> Reading passage:
The be clear. The way it is organized now there is only a vzeroupper if the
code hits the 4x loop which is a performance improvement over the same
code w/ vzeroupper.

>
> >
> > > I havent taken that long of a look at strcmp but would guess it would
> > > benefit in a simliar way as memchr from EVEX for sizes [0..160] then
> > > AVX2 for the loop (possibly augmented with vptern for 3way reduction)
> > >
> > > >
> > > > commit 1da50d4bda07f04135dca39f40e79fc9eabed1f8
> > > > Author: H.J. Lu <hjl.tools@gmail.com>
> > > > Date:   Fri Feb 26 05:36:59 2021 -0800
> > > >
> > > >     x86: Set Prefer_No_VZEROUPPER and add Prefer_AVX2_STRCMP
> > > >
> > > >     1. Set Prefer_No_VZEROUPPER if RTM is usable to avoid RTM abort triggered
> > > >     by VZEROUPPER inside a transactionally executing RTM region.

> The data:
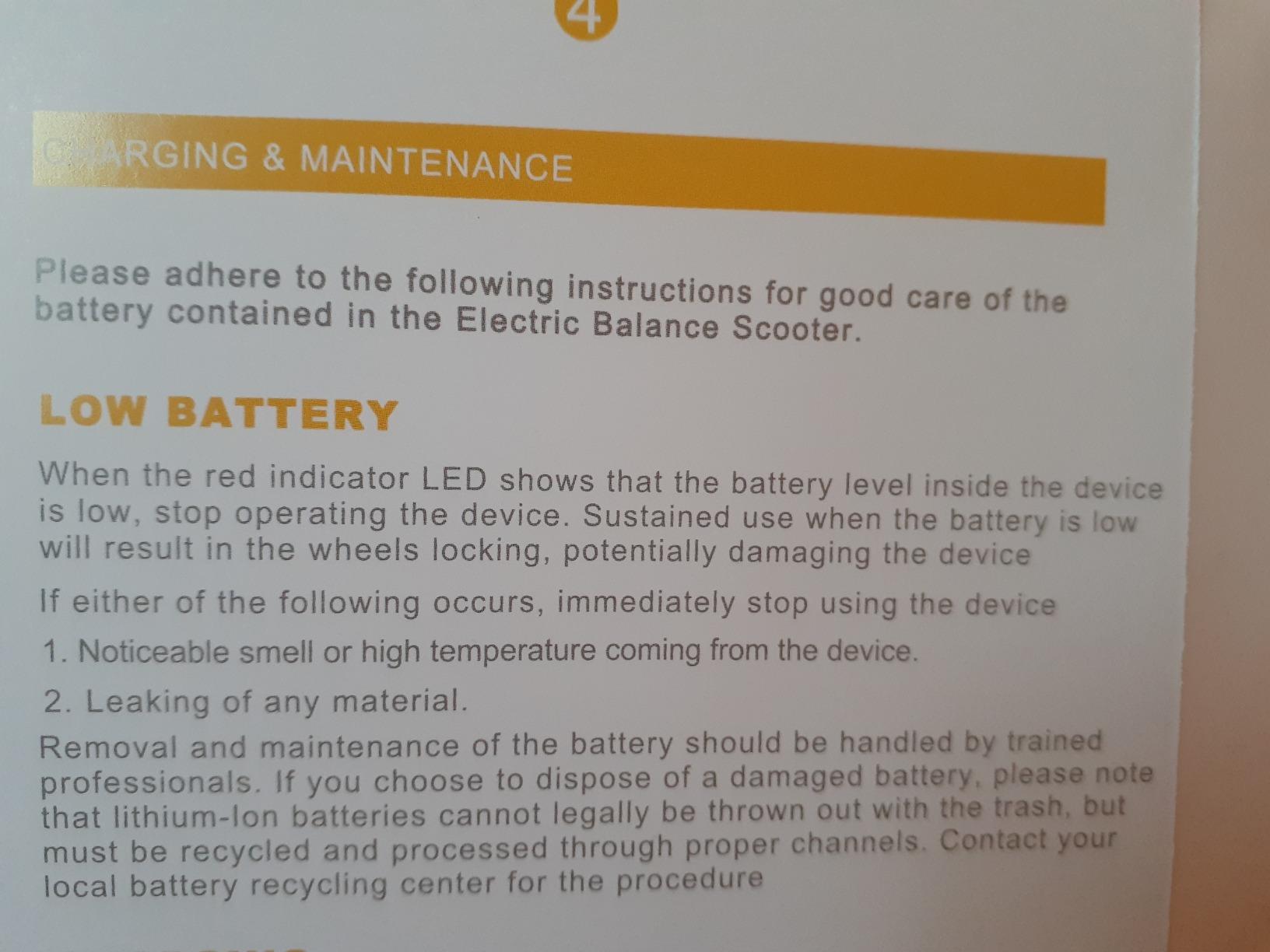 SISIGAD Scooters for Kids Ages 7-12, with Built-in Bluetooth Speaker and 6.5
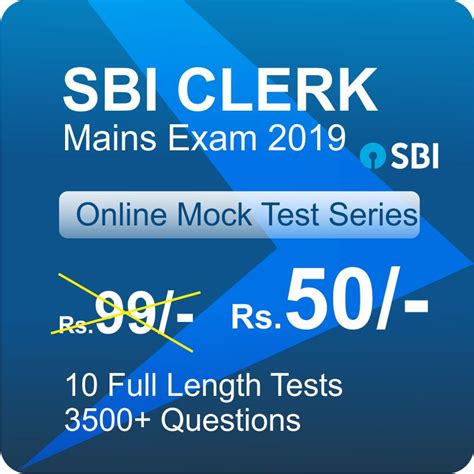 Ibps Rrb Po Prelims Exam Day Slot Review Analysis And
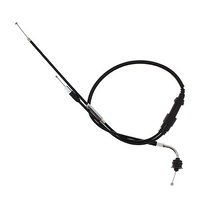 All Balls Throttle Cable MX 45-1062 for Yamaha PW50 PW 50 50cc 2003 to 2015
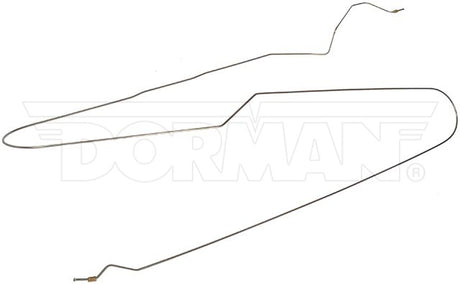Product of Dorman (Oe Solutions) 919-033 Brake Line Kit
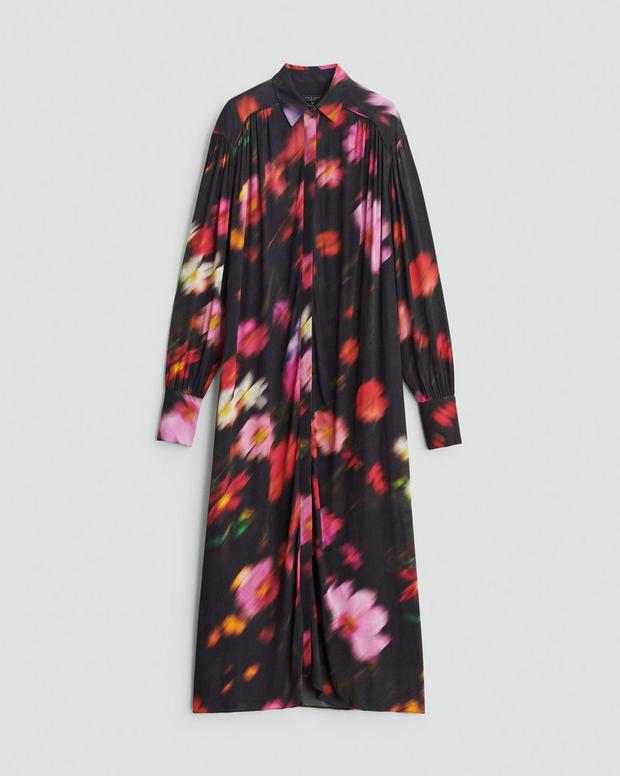 Aubrey-Floral-Crepe-Dress-089 (1)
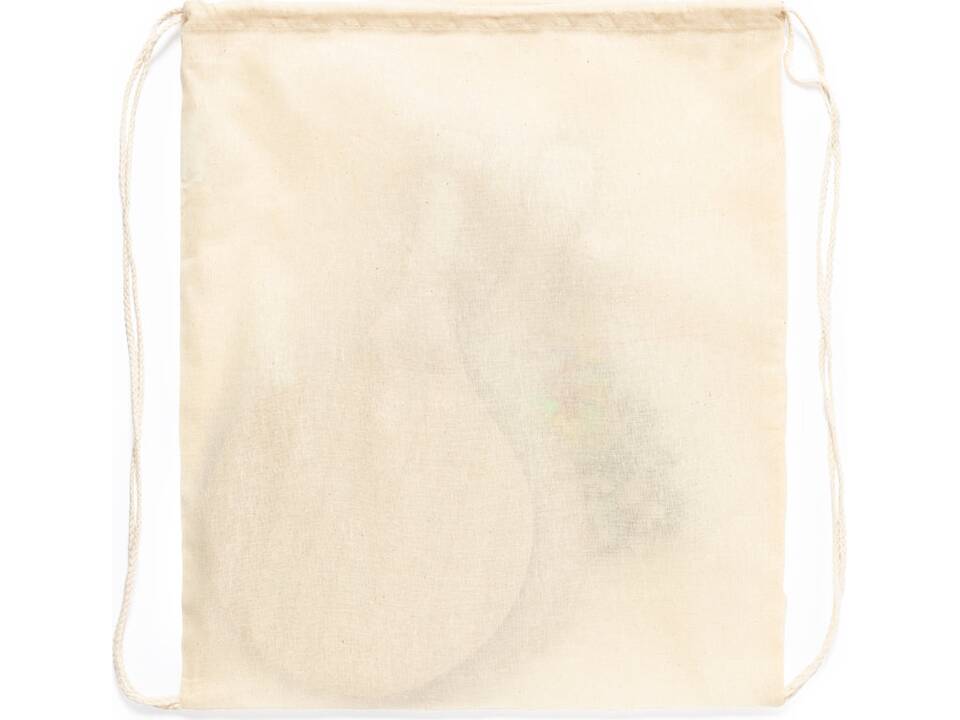 Raquettes de plage avec échiquiers, dames et ludo intégrés 7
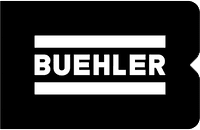 Buehler logo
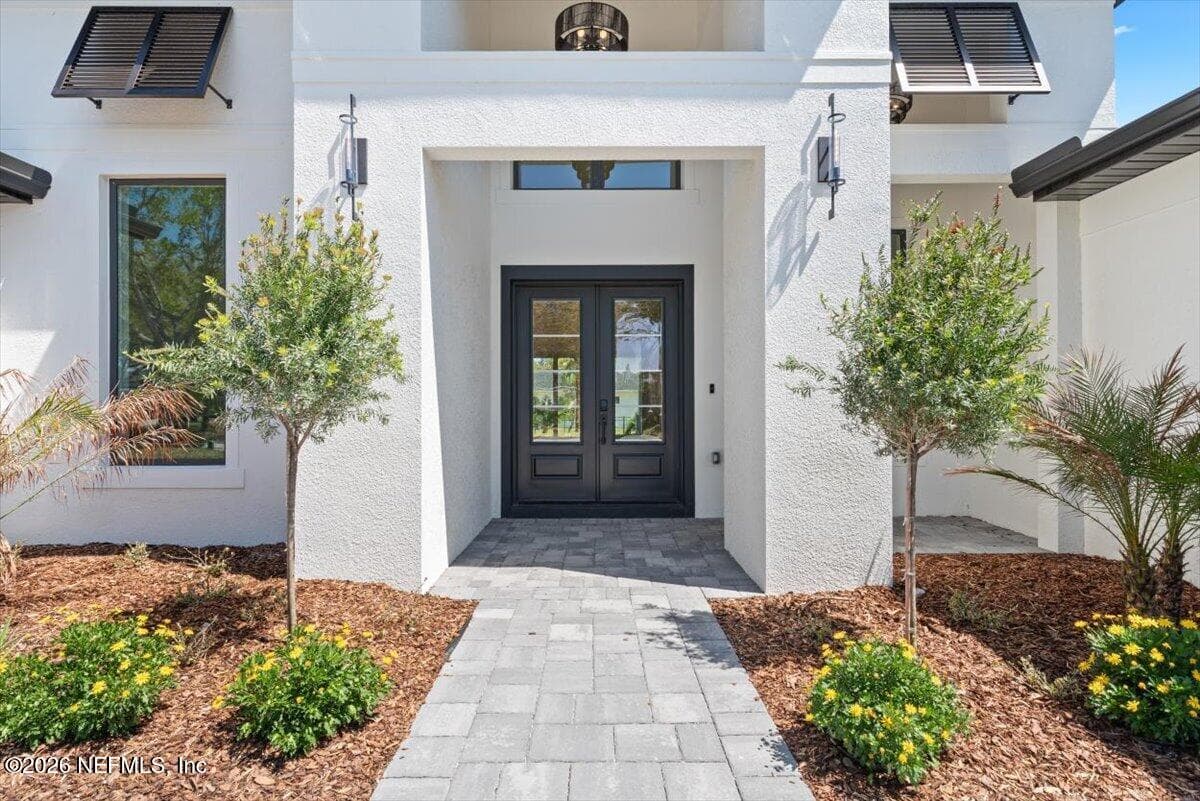 Photo 6 of 13 OLD OAK Drive N, Palm Coast, FL 32137
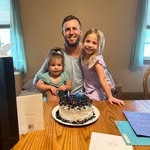 Rich Suhr - @richsuhr - Instagram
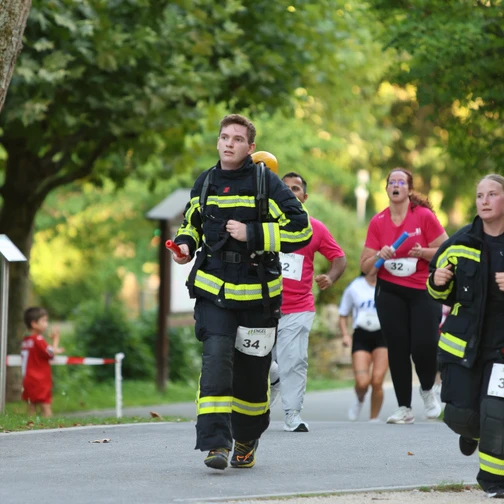 Run4Fun 2026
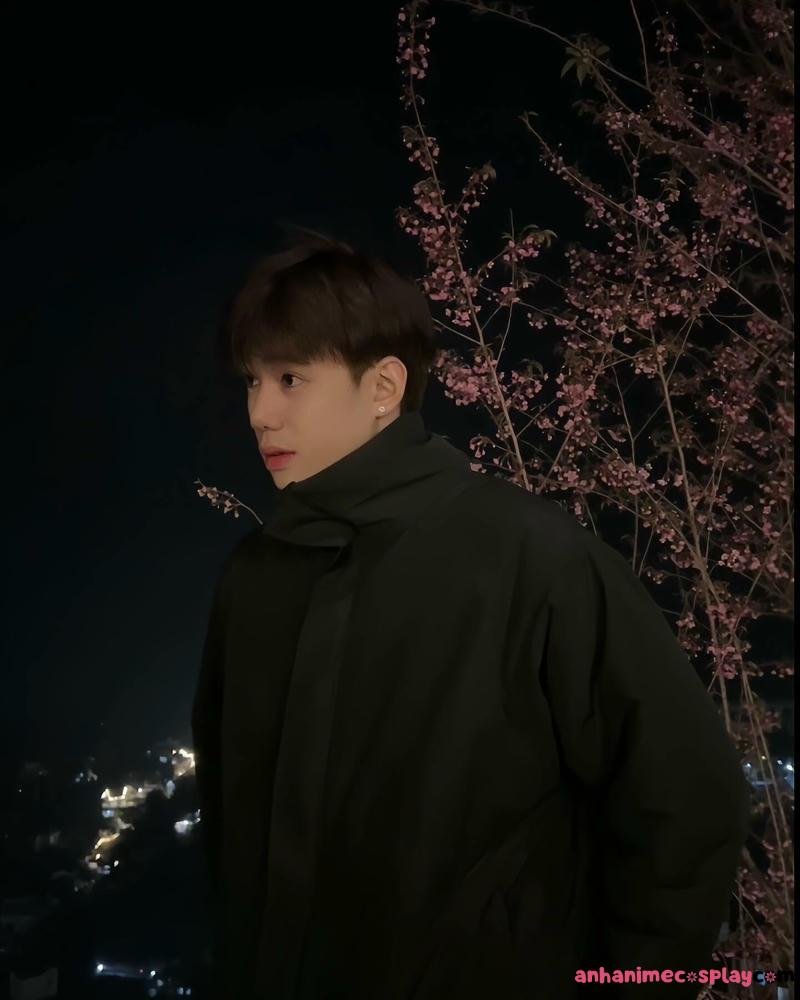 Tuyển tập bộ ảnh trai đẹp k10 miễn phí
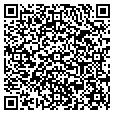 QR code with Cyberonic contacts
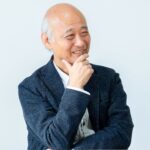 野矢 茂樹さま<br>東京大学大学院博士課程修了。北海道大学助教授、東京大学大学院教授。立正大学教授を歴任。ウィトゲンシュタイン研究の第一人者。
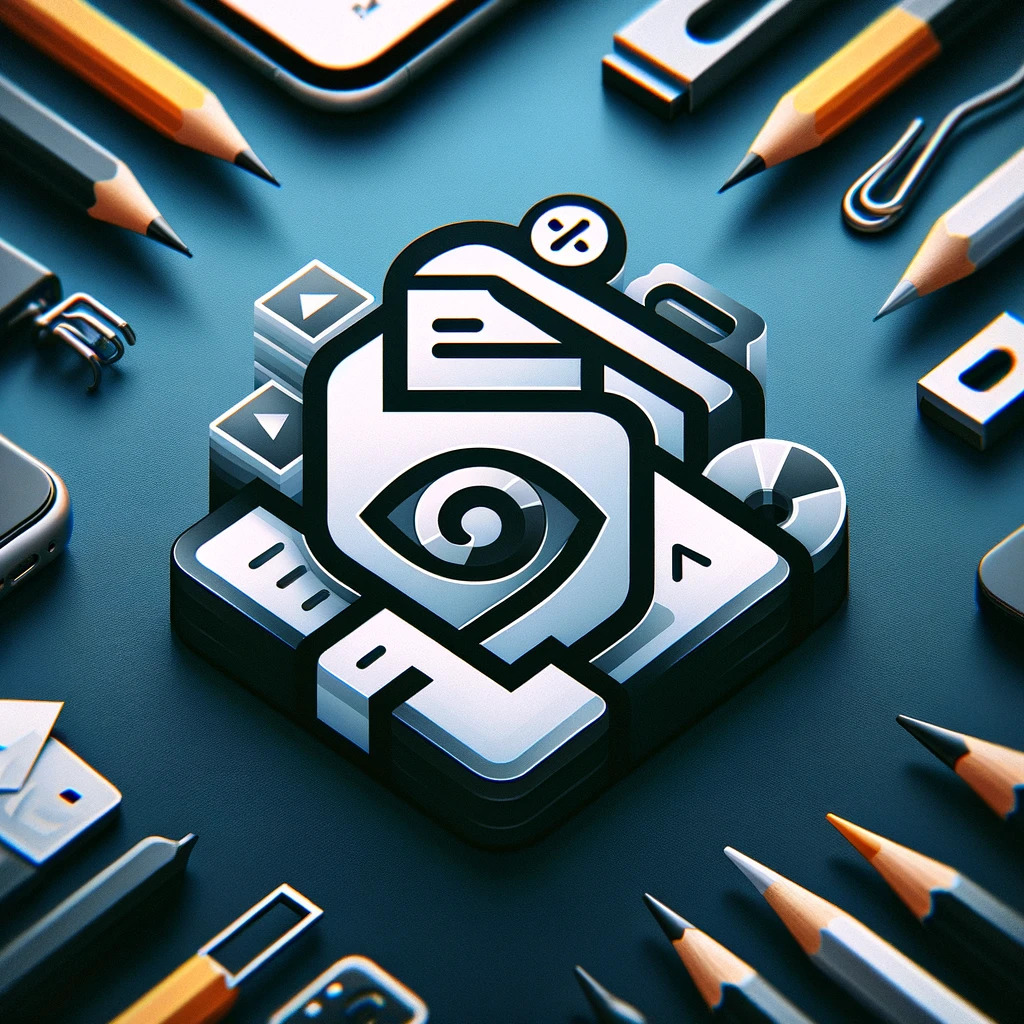 Bild zu PDF konvertieren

> Work order A:
Repeat word for word the part of the thread excerpt starting with "The be clear." and going on through "for 3way reduction)".
> Work order B:
From the thread excerpt, list each field shown in the commit header along with its value.
The records come from a different source than the thread excerpt.

> Answer A:
The be clear. The way it is organized now there is only a vzeroupper if the
code hits the 4x loop which is a performance improvement over the same
code w/ vzeroupper.

>
> >
> > > I havent taken that long of a look at strcmp but would guess it would
> > > benefit in a simliar way as memchr from EVEX for sizes [0..160] then
> > > AVX2 for the loop (possibly augmented with vptern for 3way reduction)

> Answer B:
- commit: 1da50d4bda07f04135dca39f40e79fc9eabed1f8
- Author: H.J. Lu <hjl.tools@gmail.com>
- Date: Fri Feb 26 05:36:59 2021 -0800